I am still in the planning stages for my first TC but have been working
in RF induction heating for  5+ years.  My comments and observations will
be from that perspective so  some of my thoughts may run contrary to the 
hard earned wisdom of experienced coilers out there.   

My major concern in induction heating work is to keep as much of the
RF oscillator's output doing useful work as possible.  This translates
into keeping leads carrying RF to the heating coil  as close together 
as I can without arc overs.  The smaller the area enclosed by the leads, 
the less "stray" inductance there is to "steal" power from the heating coil.
This would qualify as stray inductance in a TC application too. My suggestion
would be to keep leads as short as is practical and as close together as
is safe.  Comments anyone?

> EXCERPTED RECORDS
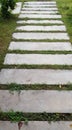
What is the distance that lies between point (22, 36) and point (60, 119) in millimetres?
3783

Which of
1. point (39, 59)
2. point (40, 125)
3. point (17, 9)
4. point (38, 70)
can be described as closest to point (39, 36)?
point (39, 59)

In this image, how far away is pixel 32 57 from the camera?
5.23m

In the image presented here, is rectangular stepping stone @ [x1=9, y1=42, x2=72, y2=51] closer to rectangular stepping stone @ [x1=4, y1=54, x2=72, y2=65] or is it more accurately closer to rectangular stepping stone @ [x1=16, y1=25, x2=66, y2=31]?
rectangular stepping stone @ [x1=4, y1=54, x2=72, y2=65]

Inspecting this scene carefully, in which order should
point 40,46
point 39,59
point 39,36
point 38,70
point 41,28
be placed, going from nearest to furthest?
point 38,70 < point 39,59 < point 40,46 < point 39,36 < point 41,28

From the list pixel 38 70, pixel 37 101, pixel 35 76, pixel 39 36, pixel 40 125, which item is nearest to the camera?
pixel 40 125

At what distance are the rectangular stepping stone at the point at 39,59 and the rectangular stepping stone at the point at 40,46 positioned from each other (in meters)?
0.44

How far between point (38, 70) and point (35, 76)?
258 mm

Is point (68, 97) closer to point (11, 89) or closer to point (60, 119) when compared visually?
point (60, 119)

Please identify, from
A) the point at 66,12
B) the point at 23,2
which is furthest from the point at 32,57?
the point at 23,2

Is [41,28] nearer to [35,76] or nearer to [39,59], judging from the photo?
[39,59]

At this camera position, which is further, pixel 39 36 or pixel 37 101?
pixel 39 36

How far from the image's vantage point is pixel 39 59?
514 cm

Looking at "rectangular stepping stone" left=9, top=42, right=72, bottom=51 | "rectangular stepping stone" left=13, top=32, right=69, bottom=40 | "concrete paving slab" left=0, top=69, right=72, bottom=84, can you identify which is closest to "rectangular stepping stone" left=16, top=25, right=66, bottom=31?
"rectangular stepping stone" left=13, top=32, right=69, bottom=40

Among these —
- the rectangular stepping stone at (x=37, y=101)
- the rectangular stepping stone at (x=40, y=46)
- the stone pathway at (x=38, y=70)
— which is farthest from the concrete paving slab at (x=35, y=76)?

> GIVEN TASK 1
Can you duplicate the induction heating post between "I am still in" and "coilers out there.", inclusive?
> GIVEN TASK 2
How would the post about stray inductance in RF leads go on after its last sentence? Write the next part.

> TASK OUTPUT 1
I am still in the planning stages for my first TC but have been working
in RF induction heating for  5+ years.  My comments and observations will
be from that perspective so  some of my thoughts may run contrary to the 
hard earned wisdom of experienced coilers out there.

> TASK OUTPUT 2
Most of the time I don't worry too much about it because I can usually
"throw another kilowatt across it".(Apologies to Richard Quick.) My machines
range from 2.5 to 25 kilowatts and produce some amazing, if unintentional,
sparks from time to time.  Usually with a shower of water, since all the
conductors are water cooled copper tubing.

As I understand (?) it, the Q of a coil is given by Q = (2 x PI x F x L)/R 
where PI=3.14159,  F = frequency in Hz , L = inductance in Henries and R is
the resistance of the coil in ohms.  In RF work the AC resistance is higher
than the DC resistance since eddy currents  exclude current from the centre
of the conductor.  The current travels at the surface of the conductor only.
The formula I remember gives the depth of current penetration into a copper
conductor as D = 6.6/SQRT(F) in centimetres. (Divide by 2.54 to get inches.)
The term SQRT(F) means take the square root of F.

Calculate the AC resistance using R = rho x l / A  where rho is the resistivity
of copper (about 1.75 x 10^-6 ohm-centimetres)and l is the length of the
conductor,
again in centimetres.

To calculate A (the area) use A = D x 2 x PI x r  where D = 6.6/SQRT(F) and r 
is the radius of the conductor, in centimeters.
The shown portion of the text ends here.